Congenital anomaly of the liver is an uncommon and usually incidental finding. This report describes a case of in situ liver malrotation that has never been reported in the literature. Published literature relevant to the finding are briefly discussed.

1. Introduction

Congenital deviations from the usual anatomy in the liver are uncommon. Some of such anomalies may be associated with severe genetic alterations or complex developmental defects and may eventually jeopardize liver function. Anatomical anomalies of the liver, for example, situs anomalies, or abnormal lobation including accessary lobe, in particular those causing little functional problem, can be detected in pediatric and adult patients during imaging exams [1], surgical procedures [2], or autopsies [3]. Recognizing various anatomical abnormalities of the liver will benefit clinical practice, especially valuable for radiologists and surgeons. Herein, a case of unusual anatomic anomaly of the liver is reported in an adult as an incidental finding during autopsy.

2. Case Report

A 39-year-old African American female with no abdominal surgical history passed away due to catastrophic antiphospholipid syndrome secondary to active systemic lupus erythematosus with systemic thrombosis involving multiple organs including the lungs. The cause of death was supported by clinical presentation and laboratory studies which was confirmed by authorized autopsy. In addition, an unusual anatomical anomaly of the liver was demonstrated. The liver appeared to be malrotated in situ, with the inferior aspect and the gallbladder facing anteriorly (Figure 1(a)). The right lobe was unusually prominent, with the largest dimension of 23 cm from superior to inferior. The left lobe appeared to be atrophic (Figures 1(b) and 1(c)). The liver weighed 1,300 grams.

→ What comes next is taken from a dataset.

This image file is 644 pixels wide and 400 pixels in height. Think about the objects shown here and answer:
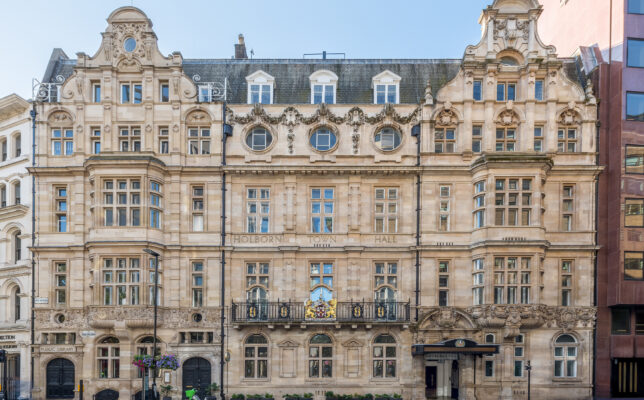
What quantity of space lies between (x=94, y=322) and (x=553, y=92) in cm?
2702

The falciform ligament and the round ligament were thickened, whereas the bilateral triangular ligaments, the hepatogastric ligament, and the coronary ligament had become atrophic. The hepatogastric ligament was shifted to the left edge of the left lobe. The ligamentum venosum was completely obliterated. The hepatoduodenal ligament was identified and contained the common bile duct and the hepatic vessels. However, the ligament appeared to abnormally be away from the gallbladder neck region. Consecutive sectioning revealed uniform red-brown parenchyma with no gross fibrosis, nodules, tumor masses, or intravascular thrombi. The anteriorly located gallbladder was flattened and small, with a whitish glistening surface and thickened wall (Figure 1(a)). The gallbladder contained little viscous green bile. Other organs seemed to bear the correct anatomical positions. Microscopically, the liver parenchyma showed diffuse sinusoidal dilatation and congestion, mild zone three collapse, and mild lymphocytic portal tract infiltrates. Microscopic thrombi were not identified in multiple random sections. No evidence of nodular regenerative hyperplasia was demonstrated. The microscopic findings were consistent with the patient’s systemic pathology and did not seem to be specific for the anatomic anomaly of the liver.

3. Discussion

Anatomical anomaly in the adult liver is a very rare occurrence. The majority of them usually involve a part of the liver, a lobe, or segments that present with agenesis or fusion [2]. The left lobe atrophy, as demonstrated in the current case, is a relatively common structural abnormality. In pediatric population, anatomical anomalies of the liver are usually found as one component of a complex congenital defect that often involves adjacent organs, for example, different types of situs anomaly [1]. Liver malrotation is extremely rare. It was once reported in an adult patient with congenital diaphragmatic hernia, coupling the positional change (displacement) of the liver [4]. To my knowledge, the unique in situ malrotation in the current case has never been reported in the literature. Unfortunately, more extensive dissection and sampling were not performed during the autopsy process; otherwise, this report could be more informative.

Conflict of Interests

The author declares that there is no conflict of interests regarding the publication of this paper.